**WHAT IS NEEDED**: Find the line in the entries below that contains "common name: white-footed mouse". Repeat it exactly, and every line after it through the line that contains "scientific name: Canis latrans".

━━━ PROVIDED ENTRIES

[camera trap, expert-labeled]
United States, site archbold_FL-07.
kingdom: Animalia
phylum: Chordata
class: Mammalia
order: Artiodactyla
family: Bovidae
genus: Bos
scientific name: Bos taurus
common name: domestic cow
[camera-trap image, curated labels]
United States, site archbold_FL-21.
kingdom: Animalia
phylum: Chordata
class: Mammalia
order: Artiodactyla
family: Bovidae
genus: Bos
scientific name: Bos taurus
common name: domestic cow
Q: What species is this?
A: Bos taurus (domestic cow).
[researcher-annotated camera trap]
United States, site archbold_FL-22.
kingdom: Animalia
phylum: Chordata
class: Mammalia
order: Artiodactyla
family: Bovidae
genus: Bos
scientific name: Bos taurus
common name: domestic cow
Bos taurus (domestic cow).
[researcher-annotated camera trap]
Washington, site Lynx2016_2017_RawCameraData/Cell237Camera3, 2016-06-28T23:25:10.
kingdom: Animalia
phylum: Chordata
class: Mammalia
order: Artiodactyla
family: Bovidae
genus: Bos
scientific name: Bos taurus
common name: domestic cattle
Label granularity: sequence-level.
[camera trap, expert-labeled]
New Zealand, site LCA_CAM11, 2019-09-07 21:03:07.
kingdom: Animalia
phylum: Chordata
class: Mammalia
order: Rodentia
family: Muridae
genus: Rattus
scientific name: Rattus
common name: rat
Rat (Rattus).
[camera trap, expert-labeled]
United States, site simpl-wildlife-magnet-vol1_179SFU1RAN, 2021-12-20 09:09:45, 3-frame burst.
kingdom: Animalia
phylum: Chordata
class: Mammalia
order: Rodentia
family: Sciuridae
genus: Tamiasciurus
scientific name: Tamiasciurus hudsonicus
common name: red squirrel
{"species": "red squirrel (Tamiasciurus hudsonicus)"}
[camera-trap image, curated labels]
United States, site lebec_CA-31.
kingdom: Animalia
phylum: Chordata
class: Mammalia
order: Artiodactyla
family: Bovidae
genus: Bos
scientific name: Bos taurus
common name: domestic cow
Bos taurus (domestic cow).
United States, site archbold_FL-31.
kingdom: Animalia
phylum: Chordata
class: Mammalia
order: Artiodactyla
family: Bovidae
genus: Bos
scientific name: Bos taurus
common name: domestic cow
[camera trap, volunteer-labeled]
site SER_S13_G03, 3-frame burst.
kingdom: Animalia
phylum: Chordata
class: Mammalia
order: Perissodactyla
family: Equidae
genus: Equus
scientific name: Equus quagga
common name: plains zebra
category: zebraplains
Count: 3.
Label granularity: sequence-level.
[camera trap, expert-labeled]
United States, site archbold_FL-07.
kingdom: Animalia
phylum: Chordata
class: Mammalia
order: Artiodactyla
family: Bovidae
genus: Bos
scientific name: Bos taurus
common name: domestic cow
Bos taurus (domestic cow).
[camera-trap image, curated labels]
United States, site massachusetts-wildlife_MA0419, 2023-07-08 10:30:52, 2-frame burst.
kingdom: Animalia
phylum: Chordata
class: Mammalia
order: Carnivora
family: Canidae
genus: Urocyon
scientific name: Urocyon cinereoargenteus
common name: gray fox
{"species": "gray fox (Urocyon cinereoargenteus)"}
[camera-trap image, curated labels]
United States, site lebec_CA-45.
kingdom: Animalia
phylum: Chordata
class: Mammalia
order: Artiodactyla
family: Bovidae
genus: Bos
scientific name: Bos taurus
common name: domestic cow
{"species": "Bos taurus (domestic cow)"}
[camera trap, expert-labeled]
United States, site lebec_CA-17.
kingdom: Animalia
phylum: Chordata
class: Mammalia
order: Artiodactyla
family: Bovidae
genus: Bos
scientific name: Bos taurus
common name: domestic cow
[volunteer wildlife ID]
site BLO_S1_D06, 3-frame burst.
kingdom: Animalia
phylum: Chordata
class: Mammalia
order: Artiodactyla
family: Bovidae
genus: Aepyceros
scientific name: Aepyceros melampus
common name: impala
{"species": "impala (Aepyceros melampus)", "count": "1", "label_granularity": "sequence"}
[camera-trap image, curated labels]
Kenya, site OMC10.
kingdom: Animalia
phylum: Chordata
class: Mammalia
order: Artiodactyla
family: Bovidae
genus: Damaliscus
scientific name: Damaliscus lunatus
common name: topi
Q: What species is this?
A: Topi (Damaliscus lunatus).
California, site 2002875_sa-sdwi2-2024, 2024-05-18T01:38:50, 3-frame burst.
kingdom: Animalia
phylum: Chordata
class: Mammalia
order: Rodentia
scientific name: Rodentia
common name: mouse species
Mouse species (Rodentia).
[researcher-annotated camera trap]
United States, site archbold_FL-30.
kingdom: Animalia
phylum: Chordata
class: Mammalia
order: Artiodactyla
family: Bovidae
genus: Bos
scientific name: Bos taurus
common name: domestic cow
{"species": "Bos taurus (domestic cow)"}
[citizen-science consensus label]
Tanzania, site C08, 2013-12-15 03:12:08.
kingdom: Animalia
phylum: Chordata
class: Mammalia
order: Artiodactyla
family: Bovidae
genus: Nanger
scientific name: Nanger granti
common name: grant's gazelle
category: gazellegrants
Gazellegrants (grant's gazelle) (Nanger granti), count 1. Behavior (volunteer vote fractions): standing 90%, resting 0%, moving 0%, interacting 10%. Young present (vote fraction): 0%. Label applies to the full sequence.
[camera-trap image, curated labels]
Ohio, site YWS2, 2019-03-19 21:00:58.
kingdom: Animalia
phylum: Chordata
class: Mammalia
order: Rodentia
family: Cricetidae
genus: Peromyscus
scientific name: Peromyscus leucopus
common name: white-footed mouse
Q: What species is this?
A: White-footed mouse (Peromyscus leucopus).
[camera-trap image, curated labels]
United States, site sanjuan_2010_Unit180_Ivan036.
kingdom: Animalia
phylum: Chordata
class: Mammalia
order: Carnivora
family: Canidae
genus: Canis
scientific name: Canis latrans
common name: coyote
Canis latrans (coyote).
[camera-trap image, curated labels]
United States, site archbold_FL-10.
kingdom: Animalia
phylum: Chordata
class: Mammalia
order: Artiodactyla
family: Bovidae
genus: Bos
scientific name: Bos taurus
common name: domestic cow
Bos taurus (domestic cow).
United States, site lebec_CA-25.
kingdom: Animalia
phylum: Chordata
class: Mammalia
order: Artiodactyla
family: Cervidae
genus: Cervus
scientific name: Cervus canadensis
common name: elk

━━━━━━

**EXERCISE SOLUTION**:
common name: white-footed mouse
Q: What species is this?
A: White-footed mouse (Peromyscus leucopus).
[camera-trap image, curated labels]
United States, site sanjuan_2010_Unit180_Ivan036.
kingdom: Animalia
phylum: Chordata
class: Mammalia
order: Carnivora
family: Canidae
genus: Canis
scientific name: Canis latrans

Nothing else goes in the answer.